O dono da empresa norte-americana Davati, Herman Cardenás, disse que acredita ter sido enganado pelos parceiros brasileiros. Em entrevista ao Fantástico, da TV Globo, ele citou uma foto falso e informações enganosas no currículo de Cristiano Carvalho, representante de vendas da empresa no Brasil.

Cardenás disse que Carvalho mandou uma foto ao lado do presidente Jair Bolsonaro (sem partido). Era uma forma de comprovar para o presidente da Davati que ele estava negociando junto ao presidente do Brasil. A imagem, no entanto, era falsa.

“Cristiano demonstrava estar numa reunião com o presidente do Brasil. Hoje a gente sabe que a foto deve ser fake. Eu mal posso acreditar que alguém usaria uma imagem de 2019 para dizer que estava presente ali, como se fosse em 2021”, relevou Cardenás ao Fantástico.

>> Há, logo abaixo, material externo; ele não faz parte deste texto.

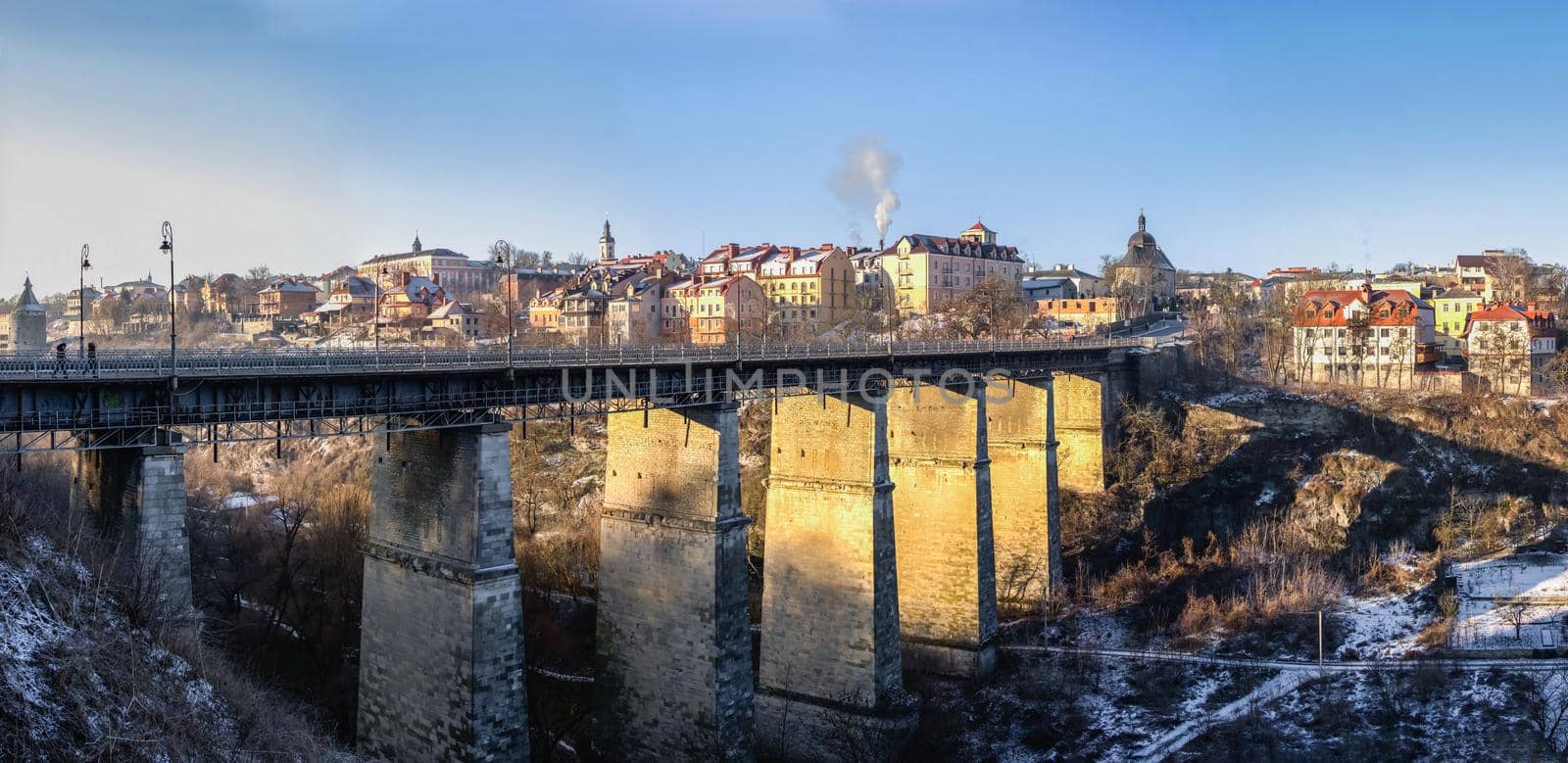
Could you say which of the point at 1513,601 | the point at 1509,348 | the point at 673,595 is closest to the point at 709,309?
the point at 1509,348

Cristiano Carvalho ainda teria mandado um currículo em que afirmava ter o título de doutor em Harvard. Segundo Cardenás, Carvalho assinava mensagens como “professor-doutor”.

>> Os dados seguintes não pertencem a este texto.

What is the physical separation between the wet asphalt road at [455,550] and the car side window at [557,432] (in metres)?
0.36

A defesa de Cristiano, no entanto, nega que ele tenha mentido sobre a formação acadêmica. Sobre a foto falsa, o advogado alegou ao Fantástico que se tratava de uma “brincadeira”.

O caso Davati é um dos pontos de interesse da CPI da Covid no Senado, que será retomada na terça-feira (03), e deve aparecer no relatório final.

De onde saíram as doses

A reportagem do Fantástico questionou sobre a origem das doses que estavam sendo negociadas pela Davati com o governo federal. No total, seriam 400 milhões de doses da vacina AstraZeneca – mesmo que a farmacêutica garanta que não trabalha com intermediários.

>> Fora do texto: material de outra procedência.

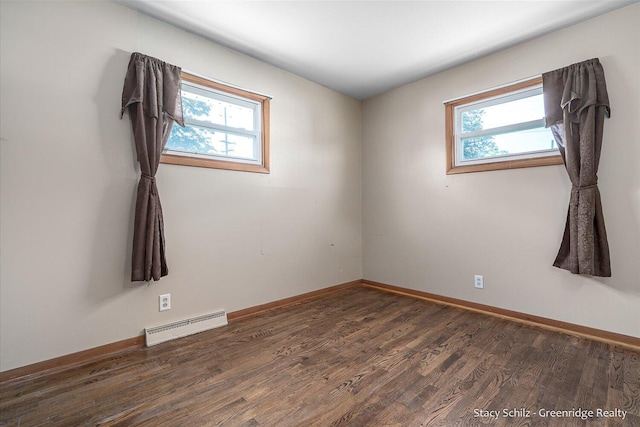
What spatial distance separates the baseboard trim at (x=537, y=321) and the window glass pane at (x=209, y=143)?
2478 mm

Ao comentar o assunto, Herman Cardenás usou o termo “alocação”, como uma “reserva” de vacinas, e disse que não poderia revelar a origem dessas doses que a empresa prometeu ao Brasil.

Intermediários envolvidos

Além de Herman Cardenás e Cristiano Carvalho, há outras pessoas envolvidas no caso Davati, como o cabo Luiz Paulo Dominghetti e o reverendo Amilton Gomes de Paula, presidente da Secretaria Nacional de Assuntos Humanitários (Senah).

Sobre o grande número de intermediários envolvidos na negociação, Cardenás afirmou que isso não representa um problema necessariamente.

“Quando se vende vacina de gripe, por exemplo, são comuns ter três ou quatro intermediários. Um apresenta para outro, que apresenta para outro, que apresenta para outro... Então não me pareceu estranho”, afirmou.